Stagonospora exasperatulae

Scientific classification
- Kingdom: Fungi
- Division: Ascomycota
- Class: Dothideomycetes
- Order: Pleosporales
- Family: Phaeosphaeriaceae
- Genus: Stagonospora
- Species: S. exasperatulae
- Binomial name: Stagonospora exasperatulae Brackel (2009)

= Stagonospora exasperatulae =

- Authority: Brackel (2009)

Species of lichen

Stagonospora exasperatulae is a species of lichenicolous (lichen-dwelling) fungus in the family Phaeosphaeriaceae. It was described as a new species by Wolfgang von Brackel in 2009. It has a limited distribution, reported only from Austria, Germany, and Ukraine. It also has a narrow host range, as it only grows on the foliose lichen Melanohalea exasperatula.

==Taxonomy==

Stagonospora exasperatulae was first formally named and described by Wolfgang von Brackel in 2009. The species was classified within the genus Stagonospora based on its conidial morphology and reproductive characteristics. Unlike many members of Stagonospora, which are plant pathogens or parasites primarily on grasses, S. exasperatulae demonstrates a mycoparasitic lifestyle, exclusively infecting the lichen Melanohalea exasperatula. Its holoblastic, monoblastic conidiogenesis (a method of spore production) and the absence of conidiophores further support its placement in Stagonospora. The species is distinct from other fungal parasites on vascular plants, such as Stagonospora subseriata, due to its unique host association and morphological features.

==Description==

The fungus forms singular, immersed to semi-immersed fruiting bodies known as conidiomata, which are black, subglobose (nearly spherical), and measure 180–250 μm in diameter. These structures are ostiolate, meaning they have small openings through which spores are released. The conidiomata walls consist of (brick-like) cells, 6–11 μm long and 6–8 μm wide, arranged in two to three layers at the base and a single layer at the apex.

Conidiophores, which typically bear spore-producing cells, are absent in this species. Instead, the conidiogenous cells, where spores are produced, are directly attached to the inner walls of the conidiomata. These cells are subglobose to (flask-shaped), smooth, hyaline (colourless), and measure 8–14 μm in length and 6–10 μm in width. The conidia, or asexual spores, are abundant and broadly spindle-shaped, with straight to slightly curved forms. They are hyaline when young but may turn pale brown at maturity. The conidia are transversely septate, containing 1 to 6 compartments, and often feature a thin gelatinous sheath. Mature conidia measure 34.1–42.7 μm in length and 6.5–7.4 μm in width.

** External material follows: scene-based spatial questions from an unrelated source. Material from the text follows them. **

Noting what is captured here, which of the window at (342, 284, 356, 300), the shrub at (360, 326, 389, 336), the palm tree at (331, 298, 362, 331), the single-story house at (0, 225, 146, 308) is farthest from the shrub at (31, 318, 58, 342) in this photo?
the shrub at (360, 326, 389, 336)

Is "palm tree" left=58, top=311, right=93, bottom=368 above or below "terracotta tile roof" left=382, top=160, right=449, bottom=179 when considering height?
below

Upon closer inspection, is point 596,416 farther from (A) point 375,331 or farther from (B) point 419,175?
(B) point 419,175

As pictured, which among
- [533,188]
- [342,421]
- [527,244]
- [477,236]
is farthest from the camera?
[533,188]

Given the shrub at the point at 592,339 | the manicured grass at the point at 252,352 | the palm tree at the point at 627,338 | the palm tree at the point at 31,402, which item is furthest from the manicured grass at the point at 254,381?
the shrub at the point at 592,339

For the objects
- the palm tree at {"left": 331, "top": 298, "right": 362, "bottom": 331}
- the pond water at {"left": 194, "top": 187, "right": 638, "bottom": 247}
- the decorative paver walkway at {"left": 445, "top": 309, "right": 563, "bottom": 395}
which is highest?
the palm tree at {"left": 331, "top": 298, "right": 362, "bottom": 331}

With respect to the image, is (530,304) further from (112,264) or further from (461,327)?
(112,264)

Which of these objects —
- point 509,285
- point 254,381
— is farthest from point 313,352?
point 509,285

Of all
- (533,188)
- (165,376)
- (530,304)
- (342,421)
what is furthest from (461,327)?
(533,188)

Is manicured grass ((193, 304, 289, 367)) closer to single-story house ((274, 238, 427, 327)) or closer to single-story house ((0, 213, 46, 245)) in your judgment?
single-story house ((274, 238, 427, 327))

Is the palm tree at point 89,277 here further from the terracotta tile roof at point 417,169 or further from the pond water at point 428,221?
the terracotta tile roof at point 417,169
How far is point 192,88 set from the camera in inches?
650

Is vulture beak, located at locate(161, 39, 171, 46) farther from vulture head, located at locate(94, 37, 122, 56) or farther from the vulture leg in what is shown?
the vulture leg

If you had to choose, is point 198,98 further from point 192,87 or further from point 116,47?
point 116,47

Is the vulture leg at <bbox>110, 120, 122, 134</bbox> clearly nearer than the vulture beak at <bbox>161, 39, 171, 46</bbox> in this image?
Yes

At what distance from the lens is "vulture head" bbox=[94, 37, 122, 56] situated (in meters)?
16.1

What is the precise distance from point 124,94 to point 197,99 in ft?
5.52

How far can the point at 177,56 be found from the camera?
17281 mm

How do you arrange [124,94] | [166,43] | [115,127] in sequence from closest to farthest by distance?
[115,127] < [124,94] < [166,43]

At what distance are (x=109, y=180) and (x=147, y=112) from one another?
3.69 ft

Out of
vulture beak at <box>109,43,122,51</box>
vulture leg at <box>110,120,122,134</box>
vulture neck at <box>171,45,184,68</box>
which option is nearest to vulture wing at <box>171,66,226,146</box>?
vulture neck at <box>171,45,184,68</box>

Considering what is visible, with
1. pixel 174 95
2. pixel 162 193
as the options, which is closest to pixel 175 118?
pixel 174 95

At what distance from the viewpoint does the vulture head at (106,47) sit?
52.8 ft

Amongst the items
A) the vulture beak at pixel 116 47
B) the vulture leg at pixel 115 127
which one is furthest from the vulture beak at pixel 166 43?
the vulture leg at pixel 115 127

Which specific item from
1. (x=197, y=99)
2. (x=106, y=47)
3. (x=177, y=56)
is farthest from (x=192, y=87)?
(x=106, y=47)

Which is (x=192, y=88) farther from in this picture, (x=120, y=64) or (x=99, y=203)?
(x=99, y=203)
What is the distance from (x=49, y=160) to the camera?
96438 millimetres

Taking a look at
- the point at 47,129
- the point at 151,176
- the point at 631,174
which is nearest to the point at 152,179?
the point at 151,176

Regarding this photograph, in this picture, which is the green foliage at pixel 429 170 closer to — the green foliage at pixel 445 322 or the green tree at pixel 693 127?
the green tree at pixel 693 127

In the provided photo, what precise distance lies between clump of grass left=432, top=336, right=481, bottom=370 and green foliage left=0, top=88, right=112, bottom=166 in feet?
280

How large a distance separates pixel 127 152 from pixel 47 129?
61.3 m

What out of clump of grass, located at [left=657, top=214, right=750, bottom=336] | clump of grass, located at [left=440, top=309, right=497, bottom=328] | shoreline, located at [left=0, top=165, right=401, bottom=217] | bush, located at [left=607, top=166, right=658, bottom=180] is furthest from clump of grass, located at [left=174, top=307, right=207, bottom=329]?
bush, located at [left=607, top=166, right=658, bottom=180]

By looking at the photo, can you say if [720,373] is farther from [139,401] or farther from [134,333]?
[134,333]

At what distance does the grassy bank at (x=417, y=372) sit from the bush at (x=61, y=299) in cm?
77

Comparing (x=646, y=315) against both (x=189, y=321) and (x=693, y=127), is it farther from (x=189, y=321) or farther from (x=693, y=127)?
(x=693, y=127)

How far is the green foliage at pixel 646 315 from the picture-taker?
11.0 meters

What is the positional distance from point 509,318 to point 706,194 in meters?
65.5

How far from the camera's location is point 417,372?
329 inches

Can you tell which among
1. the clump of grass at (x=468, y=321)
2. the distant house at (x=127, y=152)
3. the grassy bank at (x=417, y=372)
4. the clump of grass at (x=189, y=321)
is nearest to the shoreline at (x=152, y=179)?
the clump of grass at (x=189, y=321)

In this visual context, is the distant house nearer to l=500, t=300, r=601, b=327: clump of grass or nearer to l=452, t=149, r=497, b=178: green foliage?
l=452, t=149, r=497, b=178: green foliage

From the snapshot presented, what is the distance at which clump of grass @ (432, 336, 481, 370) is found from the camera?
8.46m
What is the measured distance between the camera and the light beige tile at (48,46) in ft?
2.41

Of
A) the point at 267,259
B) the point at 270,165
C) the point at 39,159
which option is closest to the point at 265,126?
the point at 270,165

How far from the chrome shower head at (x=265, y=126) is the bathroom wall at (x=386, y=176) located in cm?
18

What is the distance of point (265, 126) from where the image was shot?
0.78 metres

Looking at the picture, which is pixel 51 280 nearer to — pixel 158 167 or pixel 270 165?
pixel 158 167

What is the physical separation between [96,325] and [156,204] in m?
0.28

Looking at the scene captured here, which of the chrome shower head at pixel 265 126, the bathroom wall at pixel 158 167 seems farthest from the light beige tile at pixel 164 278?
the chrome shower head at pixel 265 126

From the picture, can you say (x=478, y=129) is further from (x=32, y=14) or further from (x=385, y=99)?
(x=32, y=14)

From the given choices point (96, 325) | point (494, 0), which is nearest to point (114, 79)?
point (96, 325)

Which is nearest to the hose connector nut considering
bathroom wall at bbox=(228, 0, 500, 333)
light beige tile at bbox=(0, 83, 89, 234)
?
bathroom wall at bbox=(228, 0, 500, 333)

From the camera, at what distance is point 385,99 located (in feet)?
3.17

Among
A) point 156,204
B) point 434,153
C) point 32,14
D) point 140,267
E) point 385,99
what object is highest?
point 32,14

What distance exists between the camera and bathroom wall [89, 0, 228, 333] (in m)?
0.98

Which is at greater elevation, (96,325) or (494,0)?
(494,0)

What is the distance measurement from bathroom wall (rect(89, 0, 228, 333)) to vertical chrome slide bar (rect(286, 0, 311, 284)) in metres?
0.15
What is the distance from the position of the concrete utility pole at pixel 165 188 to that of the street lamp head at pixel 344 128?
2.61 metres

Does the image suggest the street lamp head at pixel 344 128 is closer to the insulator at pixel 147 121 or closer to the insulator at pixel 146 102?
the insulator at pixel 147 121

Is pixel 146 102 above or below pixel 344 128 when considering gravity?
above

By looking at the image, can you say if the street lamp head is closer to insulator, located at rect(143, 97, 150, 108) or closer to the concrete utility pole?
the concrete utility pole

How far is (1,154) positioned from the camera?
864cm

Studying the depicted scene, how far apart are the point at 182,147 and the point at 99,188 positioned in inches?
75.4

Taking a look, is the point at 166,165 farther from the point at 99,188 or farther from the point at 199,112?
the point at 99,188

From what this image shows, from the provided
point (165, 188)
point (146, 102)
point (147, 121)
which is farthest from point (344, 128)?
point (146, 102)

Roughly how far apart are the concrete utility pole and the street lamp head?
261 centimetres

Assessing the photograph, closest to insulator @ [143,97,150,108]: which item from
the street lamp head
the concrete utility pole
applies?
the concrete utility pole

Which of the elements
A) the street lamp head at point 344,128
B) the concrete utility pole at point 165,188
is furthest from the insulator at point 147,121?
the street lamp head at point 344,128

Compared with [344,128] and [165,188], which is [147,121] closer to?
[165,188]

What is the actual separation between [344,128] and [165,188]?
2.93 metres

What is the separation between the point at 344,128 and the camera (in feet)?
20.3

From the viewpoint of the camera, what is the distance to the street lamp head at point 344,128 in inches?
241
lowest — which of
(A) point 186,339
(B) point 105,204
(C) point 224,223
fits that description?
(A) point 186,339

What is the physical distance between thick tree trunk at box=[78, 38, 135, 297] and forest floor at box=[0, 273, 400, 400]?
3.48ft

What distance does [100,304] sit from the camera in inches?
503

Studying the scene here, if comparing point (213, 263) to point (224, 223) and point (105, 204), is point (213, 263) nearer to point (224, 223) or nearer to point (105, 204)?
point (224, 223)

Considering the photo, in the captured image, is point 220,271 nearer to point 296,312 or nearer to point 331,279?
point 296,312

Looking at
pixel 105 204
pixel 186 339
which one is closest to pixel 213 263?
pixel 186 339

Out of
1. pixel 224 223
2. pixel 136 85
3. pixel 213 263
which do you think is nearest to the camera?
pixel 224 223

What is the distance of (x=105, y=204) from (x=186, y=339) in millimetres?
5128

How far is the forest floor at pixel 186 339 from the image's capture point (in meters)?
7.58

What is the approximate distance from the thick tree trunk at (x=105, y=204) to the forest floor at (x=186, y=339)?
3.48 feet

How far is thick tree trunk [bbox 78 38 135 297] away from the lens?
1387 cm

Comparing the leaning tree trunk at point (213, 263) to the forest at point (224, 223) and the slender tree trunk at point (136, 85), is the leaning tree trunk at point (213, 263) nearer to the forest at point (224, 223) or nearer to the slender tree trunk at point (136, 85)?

==Habitat and distribution==

Stagonospora exasperatulae has been found exclusively on the thallus of the lichen Melanohalea exasperatula. The infected portions of the host lichen show noticeable bleaching, transitioning from their typical glossy dark green coloration to a dull light brown. Nearby lichens in direct contact with the infected thallus, such as Melanelia subaurifera, Parmelia sulcata, and Punctelia subrudecta, show no signs of infection, suggesting host specificity.

The species has a restricted geographical range. In Bavaria, Germany, it has been recorded at three sites: a campground in Thalkirchen, Munich; a nearby area south of Hinterbrühl; and a pasture near Gut Hartschimmel at lake Ammersee. These sites are characterised by elevations ranging from 525 to 720 metres. In 2018, it was recorded from Tirol, Austria, and in 2020, from Ternopil Oblast in Ukraine.